Re: [PATCH 1/8] kasan,x86: Frob kasan_report() in an exception

From: Peter Zijlstra
Date: Thu Feb 28 2019 - 12:46:26 EST


On Thu, Feb 28, 2019 at 05:03:09PM +0100, Dmitry Vyukov wrote:

> I am missing some knowledge about SMAP to answer this.
> In short, these tools insert lots of callbacks into runtime for memory
> accesses, function entry/exit, atomicops and some other. These
> callbacks can do things of different complexity.
> Humm... perhaps we could just disable SMAP for KMSAN/KTSAN. It's
> possible, right? If we have it enabled with KASAN, that should be
> enough.

SMAP detects access to _PAGE_USER pages; that is, such access is only
allowed when EFLAGS.AC=1, otherwise they'll fault.

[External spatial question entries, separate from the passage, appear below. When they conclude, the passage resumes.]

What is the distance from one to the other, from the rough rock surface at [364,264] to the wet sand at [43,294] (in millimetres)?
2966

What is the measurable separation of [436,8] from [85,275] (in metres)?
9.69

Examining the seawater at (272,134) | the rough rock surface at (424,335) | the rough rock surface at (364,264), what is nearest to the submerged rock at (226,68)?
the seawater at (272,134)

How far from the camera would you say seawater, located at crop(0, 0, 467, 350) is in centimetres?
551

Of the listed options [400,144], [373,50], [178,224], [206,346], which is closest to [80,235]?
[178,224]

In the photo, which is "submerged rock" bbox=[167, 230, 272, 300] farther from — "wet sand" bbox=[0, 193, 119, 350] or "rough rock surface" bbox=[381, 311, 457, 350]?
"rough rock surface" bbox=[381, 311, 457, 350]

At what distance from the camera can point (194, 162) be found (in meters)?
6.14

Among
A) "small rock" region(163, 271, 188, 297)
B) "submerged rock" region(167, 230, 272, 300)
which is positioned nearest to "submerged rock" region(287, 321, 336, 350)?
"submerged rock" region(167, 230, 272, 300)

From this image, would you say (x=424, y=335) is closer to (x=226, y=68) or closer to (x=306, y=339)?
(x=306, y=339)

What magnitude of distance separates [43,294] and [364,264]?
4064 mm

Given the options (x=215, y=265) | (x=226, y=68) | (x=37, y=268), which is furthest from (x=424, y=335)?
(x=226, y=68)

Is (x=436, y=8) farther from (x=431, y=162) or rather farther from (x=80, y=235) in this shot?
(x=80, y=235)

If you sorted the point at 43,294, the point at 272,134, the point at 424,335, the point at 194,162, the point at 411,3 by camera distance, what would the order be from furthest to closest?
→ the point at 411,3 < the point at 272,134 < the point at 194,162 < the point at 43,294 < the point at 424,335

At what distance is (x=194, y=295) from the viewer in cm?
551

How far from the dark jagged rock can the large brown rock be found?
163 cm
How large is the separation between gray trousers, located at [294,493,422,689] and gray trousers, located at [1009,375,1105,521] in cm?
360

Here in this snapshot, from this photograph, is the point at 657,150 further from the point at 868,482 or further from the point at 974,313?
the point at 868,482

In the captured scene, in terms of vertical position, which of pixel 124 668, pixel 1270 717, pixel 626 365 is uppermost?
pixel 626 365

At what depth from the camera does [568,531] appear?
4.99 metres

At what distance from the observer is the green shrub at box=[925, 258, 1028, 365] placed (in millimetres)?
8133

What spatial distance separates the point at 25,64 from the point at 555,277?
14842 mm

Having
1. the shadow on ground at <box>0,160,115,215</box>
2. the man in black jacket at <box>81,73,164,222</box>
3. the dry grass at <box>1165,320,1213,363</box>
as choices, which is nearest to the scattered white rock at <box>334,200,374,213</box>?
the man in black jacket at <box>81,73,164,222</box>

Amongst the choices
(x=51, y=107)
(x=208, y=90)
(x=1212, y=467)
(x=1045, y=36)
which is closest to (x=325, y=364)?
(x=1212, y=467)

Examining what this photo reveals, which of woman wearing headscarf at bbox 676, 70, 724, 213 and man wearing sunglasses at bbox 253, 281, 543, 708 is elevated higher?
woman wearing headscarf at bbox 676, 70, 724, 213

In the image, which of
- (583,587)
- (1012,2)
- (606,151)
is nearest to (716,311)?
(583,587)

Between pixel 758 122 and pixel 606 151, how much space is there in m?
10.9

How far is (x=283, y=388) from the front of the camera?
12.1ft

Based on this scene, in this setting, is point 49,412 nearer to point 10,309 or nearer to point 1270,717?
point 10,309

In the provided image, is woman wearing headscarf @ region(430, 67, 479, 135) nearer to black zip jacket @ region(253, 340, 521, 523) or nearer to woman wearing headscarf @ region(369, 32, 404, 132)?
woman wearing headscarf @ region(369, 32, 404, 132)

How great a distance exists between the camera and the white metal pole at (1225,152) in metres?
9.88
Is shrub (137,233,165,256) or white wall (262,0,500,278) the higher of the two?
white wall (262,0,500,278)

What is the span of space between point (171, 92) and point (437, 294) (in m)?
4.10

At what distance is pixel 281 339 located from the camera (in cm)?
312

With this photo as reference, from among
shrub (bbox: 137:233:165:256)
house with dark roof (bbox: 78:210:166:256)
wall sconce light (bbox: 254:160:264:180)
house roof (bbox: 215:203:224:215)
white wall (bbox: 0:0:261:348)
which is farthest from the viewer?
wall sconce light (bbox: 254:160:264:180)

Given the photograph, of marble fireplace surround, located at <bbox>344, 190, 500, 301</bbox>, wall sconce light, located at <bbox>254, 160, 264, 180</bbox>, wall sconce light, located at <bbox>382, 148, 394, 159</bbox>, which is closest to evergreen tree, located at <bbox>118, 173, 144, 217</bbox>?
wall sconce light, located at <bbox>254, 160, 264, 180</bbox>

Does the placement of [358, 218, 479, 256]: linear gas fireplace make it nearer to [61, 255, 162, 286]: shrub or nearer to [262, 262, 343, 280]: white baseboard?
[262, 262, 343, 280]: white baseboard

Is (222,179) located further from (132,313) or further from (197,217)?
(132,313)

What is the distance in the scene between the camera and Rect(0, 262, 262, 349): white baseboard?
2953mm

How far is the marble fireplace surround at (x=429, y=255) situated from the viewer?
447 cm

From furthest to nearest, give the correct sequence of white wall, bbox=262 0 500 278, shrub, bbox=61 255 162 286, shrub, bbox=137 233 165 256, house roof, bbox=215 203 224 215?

I again don't know enough about KASAN to say if it does that; but I
suspect it only tracks kernel memory state.

> Also, what's the actual problem with KASAN+SMAP? Is it warnings from
> static analysis tool? Or there are also some runtime effects? What
> effects?

Both; so because of the above semantics, things like copy_to_user() will
have to do STAC (set EFLAGS.AC=1), then do the actual copies to the user
addresses, and then CLAC (clear the AC flag again).

The desire is to have AC=1 sections as small as possible, such that as
much code as possible is ran with AC=0 and will trap on unintended
accesses.

Also; the scheduler doesn't (but I have a patch for that, but I'd prefer
to not have to use it) context switch EFLAGS. This means that if we land
in the scheduler while AC=1, the next task will resume with AC=1.

Consequently, if that task returns to userspace before it gets scheduled
again, we'll continue our previous task (that left with AC=1) with AC=0
and it'll then fault where no fault were expected.

Anyway; the objtool annotation basically tracks the EFLAGS.AC state
(through STAC/CLAC instructions -- no PUSHF/POPF) and disallows any
CALL/RET while AC=1.

This is where the __asan_{load,store}*() stuff went *splat*. GCC inserts
those calls in the middle of STAC/CLAC (AC=1) and we then have to mark
the functions as AC-safe. objtool validates those on the same rules, no
further CALLs that are not also safe.

Things like __fentry__ are inherently unsafe because they use
preempt_disable/preempt_enable, where the latter has a CALL
__preempt_schedule (and is thus very unsafe). Similarly with
kasan_report(), it does all sorts of things that are not safe to do.

> Is it possible to disable the SMAP runtime checks once we enter
> kasan_report() past report_enabled() check? We could restrict it to
> "just finish printing this bug report whatever it takes and then
> whatever" if it makes things simpler.
> It would be nice if we could restrict it to something like:
>
> @@ -291,6 +303,7 @@ void kasan_report(unsigned long addr, size_t size,
> if (likely(!report_enabled()))
> return;
> + disable_smap();
>
> And then enforce panic at the end of report if smap is enabled.

That would be a CLAC, and the current rules disallow CLAC for AC-safe
functions.

Furthermore, kasan_report() isn't fatal, right? So it would have to
restore the state on exit. That makes the validation state much more
complicated.

Let me try and frob some of the report_enabled() stuff before the #UD.